1日合計20分立つ時間を作れば立つ能力は保たれ、寝たきりになることを防げるとジネストは提唱しています。
これはトイレや食堂への歩行、洗面やシャワーを立って行うなどケアを行う時にできるだけ立つ時間を増やすことで実現できます。
5つのステップ
ユマニチュードではすべてのケアを一連の物語のような手順「5つのステップ」で実施します。
この手順は
1・出会いの準備(自分の来訪を告げ、相手の領域に入って良いと許可を得る)
2・ケアの準備(ケアの合意を得る)
3・知覚の連結(いわゆるケア)
4・感情の固定(ケアの後で共に良い時間を過ごしたことを振り返る)
5・再会の約束(次のケアを受け入れてもらうための準備)
の5つで構成されます。
いずれのステップも、4つの柱を十分に組み合わせたマルチモーダル・コミュニケーションを用います。
Step1「出会いの準備」
自分の来訪を告げ、相手の領域に入って良いと許可を得る
Step2「ケアの準備」
ケアの合意を得る
Step3「知覚の連結」
いわゆるケア
Step4「感情の固定」
ケアの後で共に良い時間を過ごしたことを振り返る
Step5「再会の約束」
次のケアを受け入れてもらうための準備
・・以上、日本ユマニチュード学会HPより引用
・・ユマニチュードの4つの柱・5つのステップは私も現場でいつも使っており、不安でいっぱいの患者様の顔が笑顔になる瞬間を毎日見ています。

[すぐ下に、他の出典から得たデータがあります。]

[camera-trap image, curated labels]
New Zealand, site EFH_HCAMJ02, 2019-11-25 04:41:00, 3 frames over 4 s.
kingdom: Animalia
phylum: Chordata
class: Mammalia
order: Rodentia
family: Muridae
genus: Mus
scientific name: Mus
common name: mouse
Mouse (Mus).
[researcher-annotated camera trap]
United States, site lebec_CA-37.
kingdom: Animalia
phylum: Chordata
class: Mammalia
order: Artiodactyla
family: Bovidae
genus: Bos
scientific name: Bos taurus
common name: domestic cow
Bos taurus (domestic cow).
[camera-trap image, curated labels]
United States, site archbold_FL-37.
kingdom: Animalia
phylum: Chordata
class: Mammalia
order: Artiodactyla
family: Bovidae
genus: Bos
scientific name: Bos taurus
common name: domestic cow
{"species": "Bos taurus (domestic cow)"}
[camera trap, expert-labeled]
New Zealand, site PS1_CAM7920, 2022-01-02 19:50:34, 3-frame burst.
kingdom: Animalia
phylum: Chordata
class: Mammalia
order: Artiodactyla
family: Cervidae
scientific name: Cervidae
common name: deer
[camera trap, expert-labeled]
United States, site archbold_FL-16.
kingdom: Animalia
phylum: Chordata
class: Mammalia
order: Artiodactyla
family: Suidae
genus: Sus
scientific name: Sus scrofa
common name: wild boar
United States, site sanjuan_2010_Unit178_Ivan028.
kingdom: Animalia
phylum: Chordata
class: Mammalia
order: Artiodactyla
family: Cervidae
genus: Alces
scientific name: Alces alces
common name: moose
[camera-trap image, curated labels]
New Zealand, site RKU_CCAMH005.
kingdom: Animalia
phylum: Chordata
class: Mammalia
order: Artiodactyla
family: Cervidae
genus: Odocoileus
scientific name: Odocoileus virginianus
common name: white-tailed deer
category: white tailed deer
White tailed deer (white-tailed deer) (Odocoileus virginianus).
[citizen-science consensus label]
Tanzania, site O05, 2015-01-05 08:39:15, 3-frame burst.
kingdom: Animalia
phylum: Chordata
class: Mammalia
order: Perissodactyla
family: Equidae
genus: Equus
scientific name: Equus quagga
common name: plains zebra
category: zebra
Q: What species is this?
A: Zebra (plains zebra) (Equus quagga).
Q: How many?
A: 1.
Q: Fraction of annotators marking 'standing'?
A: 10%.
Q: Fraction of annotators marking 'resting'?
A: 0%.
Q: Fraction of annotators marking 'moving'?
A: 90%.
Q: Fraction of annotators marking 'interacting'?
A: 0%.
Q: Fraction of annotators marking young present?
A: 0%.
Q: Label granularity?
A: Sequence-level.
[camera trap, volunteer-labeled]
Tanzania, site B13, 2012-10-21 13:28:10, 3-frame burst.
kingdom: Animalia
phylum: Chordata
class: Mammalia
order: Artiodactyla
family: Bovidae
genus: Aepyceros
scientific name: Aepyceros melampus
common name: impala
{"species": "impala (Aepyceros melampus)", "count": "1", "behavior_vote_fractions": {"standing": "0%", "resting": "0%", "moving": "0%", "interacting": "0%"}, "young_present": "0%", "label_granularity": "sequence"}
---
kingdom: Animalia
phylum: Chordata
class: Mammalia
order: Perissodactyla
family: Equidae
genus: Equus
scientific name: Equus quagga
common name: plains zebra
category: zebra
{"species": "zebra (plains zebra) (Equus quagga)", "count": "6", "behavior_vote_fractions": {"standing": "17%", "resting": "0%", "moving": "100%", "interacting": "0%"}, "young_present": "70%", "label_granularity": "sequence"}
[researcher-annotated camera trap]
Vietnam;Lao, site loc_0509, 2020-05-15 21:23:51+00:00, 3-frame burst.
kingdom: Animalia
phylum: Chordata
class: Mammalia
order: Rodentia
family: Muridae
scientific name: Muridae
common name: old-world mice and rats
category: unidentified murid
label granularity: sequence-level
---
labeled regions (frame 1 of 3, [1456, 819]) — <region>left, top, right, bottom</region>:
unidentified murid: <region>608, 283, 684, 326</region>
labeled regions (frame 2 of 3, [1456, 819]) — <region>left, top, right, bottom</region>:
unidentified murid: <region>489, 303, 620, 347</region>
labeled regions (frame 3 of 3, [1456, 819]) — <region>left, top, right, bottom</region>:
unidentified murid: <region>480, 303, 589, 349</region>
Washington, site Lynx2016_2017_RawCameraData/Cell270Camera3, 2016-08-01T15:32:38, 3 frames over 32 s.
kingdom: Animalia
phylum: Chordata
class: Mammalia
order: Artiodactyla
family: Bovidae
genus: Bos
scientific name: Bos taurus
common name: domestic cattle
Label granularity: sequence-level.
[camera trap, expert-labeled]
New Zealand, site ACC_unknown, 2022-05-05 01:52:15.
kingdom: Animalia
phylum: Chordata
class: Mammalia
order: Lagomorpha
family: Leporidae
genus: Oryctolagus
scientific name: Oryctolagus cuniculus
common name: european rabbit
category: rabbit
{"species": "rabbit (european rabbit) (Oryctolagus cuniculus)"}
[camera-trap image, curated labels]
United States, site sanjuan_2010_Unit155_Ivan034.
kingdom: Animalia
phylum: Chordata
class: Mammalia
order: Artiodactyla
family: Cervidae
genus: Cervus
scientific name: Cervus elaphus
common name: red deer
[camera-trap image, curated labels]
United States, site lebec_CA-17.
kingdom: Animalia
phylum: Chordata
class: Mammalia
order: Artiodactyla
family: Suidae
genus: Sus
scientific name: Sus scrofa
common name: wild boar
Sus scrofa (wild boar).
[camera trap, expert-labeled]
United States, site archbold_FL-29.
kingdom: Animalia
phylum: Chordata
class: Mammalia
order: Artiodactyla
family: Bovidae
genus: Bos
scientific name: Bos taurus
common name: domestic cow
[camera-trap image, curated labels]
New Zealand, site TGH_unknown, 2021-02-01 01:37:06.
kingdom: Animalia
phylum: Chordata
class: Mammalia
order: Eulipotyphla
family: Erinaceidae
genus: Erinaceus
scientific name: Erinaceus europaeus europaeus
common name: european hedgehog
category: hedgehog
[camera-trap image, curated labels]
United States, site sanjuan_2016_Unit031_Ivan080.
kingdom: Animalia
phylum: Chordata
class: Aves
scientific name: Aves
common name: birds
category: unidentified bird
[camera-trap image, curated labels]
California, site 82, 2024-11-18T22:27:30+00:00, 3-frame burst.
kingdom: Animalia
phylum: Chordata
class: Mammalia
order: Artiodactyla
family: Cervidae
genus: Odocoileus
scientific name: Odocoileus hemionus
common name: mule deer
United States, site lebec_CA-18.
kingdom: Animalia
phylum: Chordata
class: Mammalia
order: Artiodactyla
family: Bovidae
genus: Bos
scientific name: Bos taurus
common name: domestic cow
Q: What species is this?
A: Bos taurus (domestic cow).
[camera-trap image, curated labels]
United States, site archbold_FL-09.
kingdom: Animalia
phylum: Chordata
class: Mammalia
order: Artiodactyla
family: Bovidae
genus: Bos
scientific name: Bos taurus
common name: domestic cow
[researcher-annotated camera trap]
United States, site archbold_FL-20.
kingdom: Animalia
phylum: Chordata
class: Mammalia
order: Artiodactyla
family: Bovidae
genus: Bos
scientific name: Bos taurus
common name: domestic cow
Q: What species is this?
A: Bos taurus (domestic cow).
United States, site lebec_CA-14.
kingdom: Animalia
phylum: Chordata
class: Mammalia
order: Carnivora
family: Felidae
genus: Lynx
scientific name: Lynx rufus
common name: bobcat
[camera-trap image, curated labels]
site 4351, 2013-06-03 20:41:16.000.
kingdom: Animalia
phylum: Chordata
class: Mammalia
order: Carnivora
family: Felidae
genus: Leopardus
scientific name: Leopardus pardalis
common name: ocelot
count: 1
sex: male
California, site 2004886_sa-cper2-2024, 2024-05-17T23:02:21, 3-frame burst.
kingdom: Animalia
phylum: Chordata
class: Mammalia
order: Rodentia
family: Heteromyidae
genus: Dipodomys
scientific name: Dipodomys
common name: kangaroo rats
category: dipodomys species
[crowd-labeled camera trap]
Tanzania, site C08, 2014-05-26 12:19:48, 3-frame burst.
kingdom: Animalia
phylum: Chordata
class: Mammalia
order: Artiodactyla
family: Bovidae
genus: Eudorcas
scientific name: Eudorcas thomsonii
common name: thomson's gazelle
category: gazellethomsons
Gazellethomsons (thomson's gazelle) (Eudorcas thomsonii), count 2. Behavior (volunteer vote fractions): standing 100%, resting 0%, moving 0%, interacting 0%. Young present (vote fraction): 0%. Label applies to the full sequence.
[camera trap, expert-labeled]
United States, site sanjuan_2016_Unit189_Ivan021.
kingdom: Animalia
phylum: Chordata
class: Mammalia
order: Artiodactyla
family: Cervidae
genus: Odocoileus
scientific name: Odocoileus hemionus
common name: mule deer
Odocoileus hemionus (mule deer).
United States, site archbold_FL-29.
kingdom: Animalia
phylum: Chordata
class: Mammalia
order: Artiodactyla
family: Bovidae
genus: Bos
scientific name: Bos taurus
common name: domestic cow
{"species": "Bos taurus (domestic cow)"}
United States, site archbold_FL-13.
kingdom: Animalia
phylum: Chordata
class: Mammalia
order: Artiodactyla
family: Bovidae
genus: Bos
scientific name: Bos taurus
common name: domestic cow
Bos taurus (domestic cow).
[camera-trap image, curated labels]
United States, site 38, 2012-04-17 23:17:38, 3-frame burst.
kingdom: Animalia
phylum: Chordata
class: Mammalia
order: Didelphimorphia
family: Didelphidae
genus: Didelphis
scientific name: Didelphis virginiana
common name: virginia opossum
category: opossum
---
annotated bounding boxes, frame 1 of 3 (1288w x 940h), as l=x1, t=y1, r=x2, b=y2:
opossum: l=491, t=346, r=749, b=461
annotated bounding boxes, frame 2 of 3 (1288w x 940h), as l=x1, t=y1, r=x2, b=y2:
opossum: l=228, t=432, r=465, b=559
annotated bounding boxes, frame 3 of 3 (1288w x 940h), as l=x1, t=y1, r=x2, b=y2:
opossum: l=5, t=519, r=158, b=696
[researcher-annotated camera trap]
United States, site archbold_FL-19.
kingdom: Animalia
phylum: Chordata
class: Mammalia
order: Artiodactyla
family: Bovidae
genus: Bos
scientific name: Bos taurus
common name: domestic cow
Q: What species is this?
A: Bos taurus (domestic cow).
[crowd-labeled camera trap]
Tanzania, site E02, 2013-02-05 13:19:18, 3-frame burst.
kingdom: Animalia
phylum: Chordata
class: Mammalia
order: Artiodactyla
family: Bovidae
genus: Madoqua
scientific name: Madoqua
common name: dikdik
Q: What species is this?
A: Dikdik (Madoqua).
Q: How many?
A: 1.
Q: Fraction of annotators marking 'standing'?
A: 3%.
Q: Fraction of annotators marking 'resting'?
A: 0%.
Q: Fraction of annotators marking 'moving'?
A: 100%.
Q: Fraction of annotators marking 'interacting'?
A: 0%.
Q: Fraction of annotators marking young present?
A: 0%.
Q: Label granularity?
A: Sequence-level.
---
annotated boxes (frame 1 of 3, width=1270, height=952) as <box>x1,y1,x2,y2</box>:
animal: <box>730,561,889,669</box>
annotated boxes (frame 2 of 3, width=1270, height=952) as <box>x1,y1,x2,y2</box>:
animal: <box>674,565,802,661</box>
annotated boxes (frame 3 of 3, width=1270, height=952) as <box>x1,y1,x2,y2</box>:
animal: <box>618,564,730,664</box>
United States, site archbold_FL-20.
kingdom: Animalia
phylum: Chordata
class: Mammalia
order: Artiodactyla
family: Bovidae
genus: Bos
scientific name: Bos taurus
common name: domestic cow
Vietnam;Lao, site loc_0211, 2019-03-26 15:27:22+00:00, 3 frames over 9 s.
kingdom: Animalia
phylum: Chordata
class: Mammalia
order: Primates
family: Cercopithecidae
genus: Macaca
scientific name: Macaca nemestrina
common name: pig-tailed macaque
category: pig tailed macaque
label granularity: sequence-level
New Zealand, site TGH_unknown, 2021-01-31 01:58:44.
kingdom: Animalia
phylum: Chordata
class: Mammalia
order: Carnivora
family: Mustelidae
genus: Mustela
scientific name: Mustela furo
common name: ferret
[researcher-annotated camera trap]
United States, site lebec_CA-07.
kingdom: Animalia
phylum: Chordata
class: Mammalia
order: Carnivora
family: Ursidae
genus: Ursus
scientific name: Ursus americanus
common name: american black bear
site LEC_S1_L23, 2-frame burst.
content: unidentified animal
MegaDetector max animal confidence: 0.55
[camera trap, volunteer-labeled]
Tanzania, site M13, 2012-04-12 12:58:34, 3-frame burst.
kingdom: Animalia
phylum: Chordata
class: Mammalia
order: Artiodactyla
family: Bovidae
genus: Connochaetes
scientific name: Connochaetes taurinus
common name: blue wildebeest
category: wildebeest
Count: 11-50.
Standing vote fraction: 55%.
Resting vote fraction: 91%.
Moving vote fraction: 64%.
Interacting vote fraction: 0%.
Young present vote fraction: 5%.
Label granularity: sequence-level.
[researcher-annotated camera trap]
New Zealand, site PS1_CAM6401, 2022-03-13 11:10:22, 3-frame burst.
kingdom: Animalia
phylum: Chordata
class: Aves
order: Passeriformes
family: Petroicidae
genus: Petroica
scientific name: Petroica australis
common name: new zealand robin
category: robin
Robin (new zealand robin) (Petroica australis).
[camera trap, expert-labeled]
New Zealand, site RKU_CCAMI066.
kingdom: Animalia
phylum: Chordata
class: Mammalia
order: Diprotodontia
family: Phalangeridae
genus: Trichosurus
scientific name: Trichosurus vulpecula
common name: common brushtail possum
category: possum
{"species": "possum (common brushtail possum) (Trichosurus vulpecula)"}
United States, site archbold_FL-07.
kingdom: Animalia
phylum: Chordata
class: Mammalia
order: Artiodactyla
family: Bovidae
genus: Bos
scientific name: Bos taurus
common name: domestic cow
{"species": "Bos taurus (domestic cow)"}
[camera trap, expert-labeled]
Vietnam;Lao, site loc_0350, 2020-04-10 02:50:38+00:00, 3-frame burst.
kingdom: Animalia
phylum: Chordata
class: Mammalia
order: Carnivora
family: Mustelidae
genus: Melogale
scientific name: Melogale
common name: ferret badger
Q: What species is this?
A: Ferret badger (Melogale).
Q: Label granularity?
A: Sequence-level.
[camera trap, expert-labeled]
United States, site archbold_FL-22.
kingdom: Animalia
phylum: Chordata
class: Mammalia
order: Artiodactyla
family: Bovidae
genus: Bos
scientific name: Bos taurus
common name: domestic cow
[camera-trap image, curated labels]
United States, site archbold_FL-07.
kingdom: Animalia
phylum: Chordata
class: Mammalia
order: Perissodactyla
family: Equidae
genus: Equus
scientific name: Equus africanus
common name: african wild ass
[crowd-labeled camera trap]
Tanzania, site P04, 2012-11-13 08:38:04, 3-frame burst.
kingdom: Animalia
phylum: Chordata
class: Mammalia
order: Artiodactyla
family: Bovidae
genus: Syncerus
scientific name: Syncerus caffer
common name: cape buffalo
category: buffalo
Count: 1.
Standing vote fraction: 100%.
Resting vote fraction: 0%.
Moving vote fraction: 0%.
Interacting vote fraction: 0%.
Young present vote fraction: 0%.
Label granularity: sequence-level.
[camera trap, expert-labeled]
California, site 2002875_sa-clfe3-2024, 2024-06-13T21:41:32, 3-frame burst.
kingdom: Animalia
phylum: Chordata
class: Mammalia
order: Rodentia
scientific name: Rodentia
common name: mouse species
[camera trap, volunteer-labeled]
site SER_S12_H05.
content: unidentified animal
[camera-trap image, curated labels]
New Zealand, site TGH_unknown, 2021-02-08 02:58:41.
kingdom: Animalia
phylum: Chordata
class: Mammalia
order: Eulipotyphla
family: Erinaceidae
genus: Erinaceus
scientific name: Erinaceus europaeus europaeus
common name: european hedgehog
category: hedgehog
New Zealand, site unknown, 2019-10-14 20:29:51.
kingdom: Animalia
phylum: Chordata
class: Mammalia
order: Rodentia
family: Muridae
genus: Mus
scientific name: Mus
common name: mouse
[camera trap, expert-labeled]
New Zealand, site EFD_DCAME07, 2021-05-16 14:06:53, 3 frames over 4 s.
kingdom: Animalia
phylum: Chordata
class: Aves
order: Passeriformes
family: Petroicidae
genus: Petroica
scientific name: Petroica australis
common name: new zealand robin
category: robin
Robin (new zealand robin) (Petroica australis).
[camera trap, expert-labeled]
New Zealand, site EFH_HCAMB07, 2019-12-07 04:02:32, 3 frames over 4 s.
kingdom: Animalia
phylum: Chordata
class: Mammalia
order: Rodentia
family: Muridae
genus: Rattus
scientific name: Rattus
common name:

奥は深い技術ではありますが、家族で介護されている方も簡単に取り入れられる技術なのでぜひ参考にしてみてください。
ユマニチュードを取り入れることで、介護されている方も 認知症の方も、お互いに笑顔でいられる助けとなることを願っています。
おすすめ書籍
以下は、ユマニチュードのおすすめ書籍です。
①「家族のためのユマニチュード」
著:イヴ・ジネスト ロゼット・マレスコッティ 本田美和子
わかりやすいイラストで説明されており、医療や介護の知識がない方にも抵抗なく読むことができます。
ユマニチュードを用いた認知症の方とのかかわり方を教えてくれます。
認知症の介護をされている方は、ぜひご一読ください。
②「ユマニチュード入門」
著:イヴ・ジネスト ロゼット・マレスコッティ 本田美和子
これからユマニチュードを学んでみようという方の必読書です。
イラストで4つの柱・5つのステップをわかりやすく丁寧に説明しています。
ユマニチュードが生まれたきっかけなども書いてありますので、ぜひご一読ください。
絆を作り、お互いに笑顔でいられるための技術・ユマニチュードを「かかわりの技術」としてご紹介しました。
今日からの介護の参考になれば嬉しいです。
最後まで読んでいただきありがとうございました。